Aku sedang memasukkan tasku kedalam loker ketika terdapat panggilan dari nomor tak dikenal di layar ponselku, yang untungnya selalu kuatur dalam mode getar. Aku hanya menatap layar ponselku hingga berhenti bergetar lalu memasukkannya ke saku belakang celana jinsku. Belum sempat aku melangkah meninggalkan loker, ponselku bergetar lagi. Masih degan nomor tak dikenal yang sama. Kutolak panggilan tersebut tanpa pikir panjang. Belum sempat aku mematikan ponselku, panggilan dari nomor yang tak dikenal itu masuk lagi. Sepertinya si penelpon tidak akan menyerah hingga aku menjawab panggilannya.

"Baiklah aku menyerah," batinku sembari menyetuh tombol hijau di layar ponselku.

Belum sempat aku menempelkan ponsel ke telinga secara sempurna, terdengar seruan nyaring seorang perempuan yang tak lain berasal dari ponselku.

"HEI! BERANI SEKALI KAU MENOLAK PANGGILANKU!"

Aku menjauhkan ponsel sejenak dari telingaku, lalu menempelkannya kembali, "ini sia-"

"Dimana kamu sekarang?"

"Ini siapa?"

"Astaga! jadi selama ini kau tidak menyimpan nomorku?" tanyanya bingung.

"Hei! seharusnya aku yang lebih pantas bingung di sini!" pikirku.

"TIDAK! bagaimana mungkin aku menyimpan nomor orang tak dikenal," jawabku malas

"Oh, jadi kau sudah tidak mengenal saudara sepupumu lagi?"

"Saudara sepupu?"

"Ini Dinar, Sarah! Kamu lupa?"

"Oh."

"Cuma oh?"

"Aku tidak menyimpan nomormu karena kau berganti nomor ponsel dan juga aku tidak mengenali suaramu karena sudah lima tahun sejak terakhir kali kita berbicara lewat telpon. Setidaknya kau harus memberitahuku terlebih dahulu kalau ini adalah nomor barumu," aku membela diri tanpa diminta.

"Aku sudah memberitahumu lewat pesan teks tadi pagi!"
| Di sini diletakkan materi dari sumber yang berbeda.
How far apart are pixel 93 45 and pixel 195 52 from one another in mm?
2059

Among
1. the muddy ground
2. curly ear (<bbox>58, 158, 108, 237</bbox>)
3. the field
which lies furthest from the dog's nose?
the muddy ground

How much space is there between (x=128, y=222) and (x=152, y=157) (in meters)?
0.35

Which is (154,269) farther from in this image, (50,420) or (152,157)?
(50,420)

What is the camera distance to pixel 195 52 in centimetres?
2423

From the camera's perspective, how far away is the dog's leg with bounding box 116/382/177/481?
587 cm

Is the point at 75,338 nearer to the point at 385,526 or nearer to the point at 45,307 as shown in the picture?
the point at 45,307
Aku menjauhkan ponsel dari telinga dan membuka riwayat pesan masuk. Benar, dia mengirimiku pesan dan belum kubuka sejak tadi pagi.

"Maaf aku baru saja memeriksa pesan masuk."
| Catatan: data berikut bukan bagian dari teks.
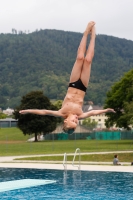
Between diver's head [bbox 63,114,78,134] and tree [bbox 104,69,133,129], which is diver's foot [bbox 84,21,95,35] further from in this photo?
tree [bbox 104,69,133,129]

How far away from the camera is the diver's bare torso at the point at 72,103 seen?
51.3 feet

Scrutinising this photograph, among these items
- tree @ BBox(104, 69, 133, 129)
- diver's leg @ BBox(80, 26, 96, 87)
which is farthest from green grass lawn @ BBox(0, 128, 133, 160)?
diver's leg @ BBox(80, 26, 96, 87)

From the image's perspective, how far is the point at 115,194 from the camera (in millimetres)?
19156

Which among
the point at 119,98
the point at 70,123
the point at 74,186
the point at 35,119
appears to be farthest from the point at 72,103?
the point at 35,119

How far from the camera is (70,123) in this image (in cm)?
1497

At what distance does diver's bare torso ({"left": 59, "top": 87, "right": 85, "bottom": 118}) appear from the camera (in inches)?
615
"Kamu dimana? Kata tante tadi, kamu pergi keperpustakaan kota. Aku ada di perpustakaan kota sekarang, kamu dimana?" tanya Dinar tanpa memperdulikan permintaan maafku.

"Aku di ruangan loker sekarang."

"Tunggu disana!" perintahnya sebelum panggilan diakhiri.

***

"Jadi kau pindah ke kota ini?" tanyaku kepada dinar sambil menelusuri rak buku di depanku. Rambutnya sekarang lebih panjang dari yang kuingat sebelumnya. Badannya masih lebih tinggi beberapa centi dariku hal selalu membuatku iri sejak kecil.

"Iya, ayah memutuskan menetap di kota ini. Ah, aku juga berkuliah di universitas yang sama denganmu," jawabnya sambil mengekor dibelakangku.

"Kamu tidak merasa kesulitan karena pindah kuliah?

"Pindah kuliah?" Dinar menaikkan satu alisnya heran.

"Aku mahasiswi baru," lanjutnya sbagai penjelasan.

"Kupikir, kau langsung berkuliah setelah tamat SMA. Jadi, apa yang kau lakukan setelah tamat SMA?" tanyaku sambil membawa buku yang kucari sejak tadi ke meja baca di sudut ruangan.

"Bermain," kata Dinar sambil tertawa kecil dan duduk di sebrangku.

"Enggak heran sih, kalau kamu yang ngomong begitu," jawabku asal sambil membuka laptopku untuk mulai mengerjakan tugas kuliahku.

"Ngomong-ngomong, Sarah. kapan terakhir kali kamu ke rumah nenek?"

"Satu bulan atau tiga minggu lalu, jika aku tidak salah ingat. Kota ini tidak jauh dari kota tempat nenek tinggal jadi, aku cukup sering ke sana."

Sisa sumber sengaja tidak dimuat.